YOUR OBJECTIVE >> Once you reach the line containing "common name: arthropods" in the entries below, write out that line and each one after it down to the line containing "common name: blue wildebeest", exactly and with nothing added.

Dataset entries
==============================
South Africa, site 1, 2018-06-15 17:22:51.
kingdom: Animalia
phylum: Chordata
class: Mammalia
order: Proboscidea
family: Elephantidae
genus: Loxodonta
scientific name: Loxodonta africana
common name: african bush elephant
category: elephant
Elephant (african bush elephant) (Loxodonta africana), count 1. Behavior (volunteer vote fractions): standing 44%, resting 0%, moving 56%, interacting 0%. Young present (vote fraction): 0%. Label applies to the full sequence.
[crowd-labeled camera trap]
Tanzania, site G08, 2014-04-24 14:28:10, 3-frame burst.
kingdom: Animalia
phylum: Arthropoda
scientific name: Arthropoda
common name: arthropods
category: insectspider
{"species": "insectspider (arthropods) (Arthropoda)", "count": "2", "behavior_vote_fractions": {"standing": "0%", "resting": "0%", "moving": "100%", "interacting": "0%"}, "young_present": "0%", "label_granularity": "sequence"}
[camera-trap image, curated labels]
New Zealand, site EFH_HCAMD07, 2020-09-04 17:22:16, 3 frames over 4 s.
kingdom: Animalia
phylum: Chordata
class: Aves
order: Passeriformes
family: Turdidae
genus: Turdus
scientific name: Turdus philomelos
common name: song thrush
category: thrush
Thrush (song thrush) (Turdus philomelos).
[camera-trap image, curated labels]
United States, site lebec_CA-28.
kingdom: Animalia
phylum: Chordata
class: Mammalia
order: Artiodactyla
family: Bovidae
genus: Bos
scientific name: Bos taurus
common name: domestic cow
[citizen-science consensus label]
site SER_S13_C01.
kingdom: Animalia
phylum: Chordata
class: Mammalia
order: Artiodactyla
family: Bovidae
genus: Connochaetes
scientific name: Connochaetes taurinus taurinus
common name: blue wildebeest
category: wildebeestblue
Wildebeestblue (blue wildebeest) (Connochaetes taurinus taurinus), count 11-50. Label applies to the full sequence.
==============================
OUTPUT OF THE EXERCISE >>
common name: arthropods
category: insectspider
{"species": "insectspider (arthropods) (Arthropoda)", "count": "2", "behavior_vote_fractions": {"standing": "0%", "resting": "0%", "moving": "100%", "interacting": "0%"}, "young_present": "0%", "label_granularity": "sequence"}
[camera-trap image, curated labels]
New Zealand, site EFH_HCAMD07, 2020-09-04 17:22:16, 3 frames over 4 s.
kingdom: Animalia
phylum: Chordata
class: Aves
order: Passeriformes
family: Turdidae
genus: Turdus
scientific name: Turdus philomelos
common name: song thrush
category: thrush
Thrush (song thrush) (Turdus philomelos).
[camera-trap image, curated labels]
United States, site lebec_CA-28.
kingdom: Animalia
phylum: Chordata
class: Mammalia
order: Artiodactyla
family: Bovidae
genus: Bos
scientific name: Bos taurus
common name: domestic cow
[citizen-science consensus label]
site SER_S13_C01.
kingdom: Animalia
phylum: Chordata
class: Mammalia
order: Artiodactyla
family: Bovidae
genus: Connochaetes
scientific name: Connochaetes taurinus taurinus
common name: blue wildebeest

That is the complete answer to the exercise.